The fake ‘sun’ of The Tower of Somnus beat down on Kat, its arid heat robbing her of her breath. She shielded her eyes against the light, taking in the bleached-white, multi-story buildings around her. All of them were made out of some sort of dried mud stabilized with reeds that looked like the intergalactic version of adobe or stucco.
She lurched forward as a large, scaled arm draped itself forcefully over her shoulder. Nearby, Kat heard the air ‘whuff’ out of Kaleek’s lungs as Dorrik slapped him on the back.
“Breath deep, Miss Kat,” the lizard thrummed happily, “that’s the smell of fresh gottel spices simmering in the desert heat. If the Gardeners have created a heaven, that is what it would smell like.”
“Are you sure it would be this arid?” Kaleek coughed, his eyes watery and bleary. “Seriously, Dorrik, I can’t understand how your people adapted to a life without any humidity. I can barely choke the air down.”

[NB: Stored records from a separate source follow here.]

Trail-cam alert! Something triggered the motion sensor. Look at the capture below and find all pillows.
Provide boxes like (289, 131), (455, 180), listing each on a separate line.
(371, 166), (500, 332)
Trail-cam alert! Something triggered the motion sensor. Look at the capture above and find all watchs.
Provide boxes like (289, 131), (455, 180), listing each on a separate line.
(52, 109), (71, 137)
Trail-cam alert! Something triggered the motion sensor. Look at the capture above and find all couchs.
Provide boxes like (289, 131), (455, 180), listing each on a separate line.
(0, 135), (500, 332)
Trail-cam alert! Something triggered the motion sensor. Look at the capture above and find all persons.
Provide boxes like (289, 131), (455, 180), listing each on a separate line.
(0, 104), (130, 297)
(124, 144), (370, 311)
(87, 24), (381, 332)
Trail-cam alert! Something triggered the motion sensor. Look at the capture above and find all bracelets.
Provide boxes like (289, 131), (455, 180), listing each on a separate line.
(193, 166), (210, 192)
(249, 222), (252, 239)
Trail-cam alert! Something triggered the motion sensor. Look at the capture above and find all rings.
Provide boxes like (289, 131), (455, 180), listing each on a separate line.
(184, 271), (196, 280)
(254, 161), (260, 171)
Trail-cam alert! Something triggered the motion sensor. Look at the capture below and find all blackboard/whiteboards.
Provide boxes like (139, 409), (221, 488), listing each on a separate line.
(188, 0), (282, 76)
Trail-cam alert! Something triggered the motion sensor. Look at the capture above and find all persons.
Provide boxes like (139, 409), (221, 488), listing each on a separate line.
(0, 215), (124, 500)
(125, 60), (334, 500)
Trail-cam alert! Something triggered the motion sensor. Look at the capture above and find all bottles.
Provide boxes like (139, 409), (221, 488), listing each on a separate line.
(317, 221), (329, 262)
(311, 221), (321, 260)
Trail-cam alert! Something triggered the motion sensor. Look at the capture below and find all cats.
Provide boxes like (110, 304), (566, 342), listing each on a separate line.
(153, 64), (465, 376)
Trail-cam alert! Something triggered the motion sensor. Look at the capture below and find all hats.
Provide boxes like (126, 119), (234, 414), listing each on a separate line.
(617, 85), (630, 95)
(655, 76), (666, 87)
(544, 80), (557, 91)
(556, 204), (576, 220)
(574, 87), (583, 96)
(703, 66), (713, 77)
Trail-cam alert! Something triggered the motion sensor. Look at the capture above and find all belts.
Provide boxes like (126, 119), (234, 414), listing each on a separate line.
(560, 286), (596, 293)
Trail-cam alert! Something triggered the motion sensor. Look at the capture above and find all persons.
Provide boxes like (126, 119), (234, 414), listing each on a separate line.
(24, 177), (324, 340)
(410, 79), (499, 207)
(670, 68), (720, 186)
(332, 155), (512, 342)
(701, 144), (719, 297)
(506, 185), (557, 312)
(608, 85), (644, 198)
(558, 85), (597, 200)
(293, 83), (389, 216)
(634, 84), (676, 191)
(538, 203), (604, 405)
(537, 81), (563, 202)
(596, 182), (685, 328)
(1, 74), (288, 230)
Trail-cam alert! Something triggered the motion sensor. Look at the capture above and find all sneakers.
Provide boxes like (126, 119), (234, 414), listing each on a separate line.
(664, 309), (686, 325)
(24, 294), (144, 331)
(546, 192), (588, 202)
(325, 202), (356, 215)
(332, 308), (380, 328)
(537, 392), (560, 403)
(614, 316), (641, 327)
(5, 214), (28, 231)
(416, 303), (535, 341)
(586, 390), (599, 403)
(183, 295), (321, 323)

“You’ll get used to it,” Dorrik grinned, pulling the two of them away from the adventurer’s hall and down a cobblestone walkway. “Now come on, I’ll buy the two of you a juice or something when we get to the Lokkel Enclave. Unless I miss my guess, this is Dasheera’s Sands, possibly the largest oasis in this sector of the third floor.”
Kat glanced back behind them. Where the adventurer’s hall in Whiteshell on the second floor had resembled a large church made of grey stone, this building was more of a cathedral. It towered above them, at least fifteen stories tall and made of the same hardened, white mud/cement as the rest of the city.
The main building was about five stories while a tower topped with bells and a large clock filled the other ten. The tower itself was undecorated, stark white and eye catching even at a distance. The warehouse-sized main building, on the other hand, was covered in mosaics of colored glass that shone in the harsh, desert sun.
Various heroic figures were depicted fighting off swarms of enemies or legendary monsters. Some held swords high while others unleashed streams of magic, but Kat couldn’t escape noticing that over half of the gleaming figures were lokkel.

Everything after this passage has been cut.